I can reproduce the bug with OOo 3.0.0 and the current nightly build from the build bot.

> So I have attached the HTML-file and its image-files. All in a
> ZIP-archive. 

Note that your html file has

<base href="http://www.transformation.dk/chemtrails/">

with this, OpenOffice will fetch all the images from that site, not relative to the HTML file.

> When I PDF-export it with "Lossless compression" the result is
> 4.5MB.

I get the same result.
The bug is that the images are linked.
When exporting to PDF, the original JPG image format is not preserved.

As a workaround, save the HTML file as ODT.
With the ODT, go to menu Edit - Links, and break all the links.

I get an ODT with 565 Kb; this file, exported to PDF, generates a 673 Kb PDF, with all the original JPG files retained. 

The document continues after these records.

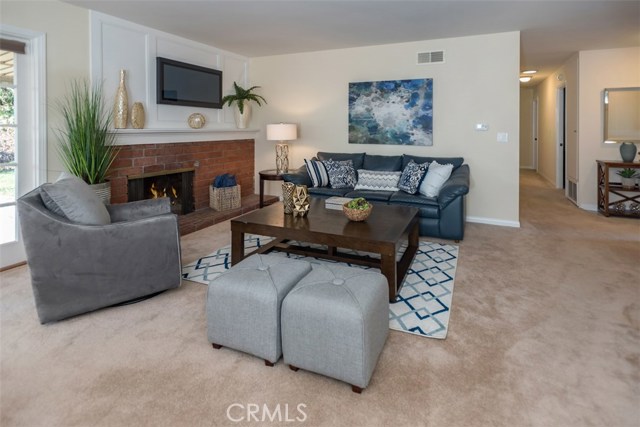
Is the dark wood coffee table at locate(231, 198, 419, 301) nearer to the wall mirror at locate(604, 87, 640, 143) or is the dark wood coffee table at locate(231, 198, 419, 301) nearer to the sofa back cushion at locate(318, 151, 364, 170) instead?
the sofa back cushion at locate(318, 151, 364, 170)

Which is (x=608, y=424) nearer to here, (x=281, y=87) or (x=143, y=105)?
(x=143, y=105)

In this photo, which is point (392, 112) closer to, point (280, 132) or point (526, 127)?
point (280, 132)

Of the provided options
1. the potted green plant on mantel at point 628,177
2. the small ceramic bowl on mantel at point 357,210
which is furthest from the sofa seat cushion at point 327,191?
the potted green plant on mantel at point 628,177

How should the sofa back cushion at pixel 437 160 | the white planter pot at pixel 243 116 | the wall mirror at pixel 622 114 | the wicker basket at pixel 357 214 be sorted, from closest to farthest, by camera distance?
the wicker basket at pixel 357 214 → the sofa back cushion at pixel 437 160 → the wall mirror at pixel 622 114 → the white planter pot at pixel 243 116

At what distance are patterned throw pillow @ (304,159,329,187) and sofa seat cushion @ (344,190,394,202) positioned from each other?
47 cm

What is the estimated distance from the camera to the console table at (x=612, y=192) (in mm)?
5020

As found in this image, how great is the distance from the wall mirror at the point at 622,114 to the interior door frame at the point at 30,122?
677cm

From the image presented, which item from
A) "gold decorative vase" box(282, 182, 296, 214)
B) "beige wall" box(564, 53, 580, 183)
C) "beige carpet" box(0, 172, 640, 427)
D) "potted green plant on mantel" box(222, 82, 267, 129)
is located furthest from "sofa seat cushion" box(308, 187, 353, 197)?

In short, this is another bug, and is not a regression (happens the same in 3.0.0 and 4.1.0

> The "Lossless compression" PDF-file
> is even considerably smaller than the "JPEG compression - quality 100%"
> PDF-file!

This might be yet another bug.
Comment 32 Ariel Constenla-Haile 2014-06-27 22:06:07 UTC
(In reply to Ariel Constenla-Haile from comment #31)
> In short, this is another bug, and is not a regression (happens the same in
> 3.0.0 and 4.1.0

Now Issue 125171 - Linked JPG image not preserved when exported to PDF with loss-less compression
Comment 33 henrik_roseno 2014-06-28 16:07:31 UTC
Created attachment 83621 [details]
Cleaner version of the HTML-doc from: "Try exporting the HTML-doc in this ZIP-archive to PDF"

Here is a cleaner version of the HTML-document, i.e. no 'base'-tag etc., but still 4.5MB PDF-file.
Comment 34 Ariel Constenla-Haile 2014-06-29 20:32:50 UTC
(In reply to henrik_roseno from comment #33)
> Created attachment 83621 [details]
> Cleaner version of the HTML-doc from: "Try exporting the HTML-doc in this
> ZIP-archive to PDF"
> 
> Here is a cleaner version of the HTML-document, i.e. no 'base'-tag etc., but
> still 4.5MB PDF-file.

Yes, it does not make any difference; the problem is with *linked* graphics, it does not matter if they are pointing to the www or relative to the document.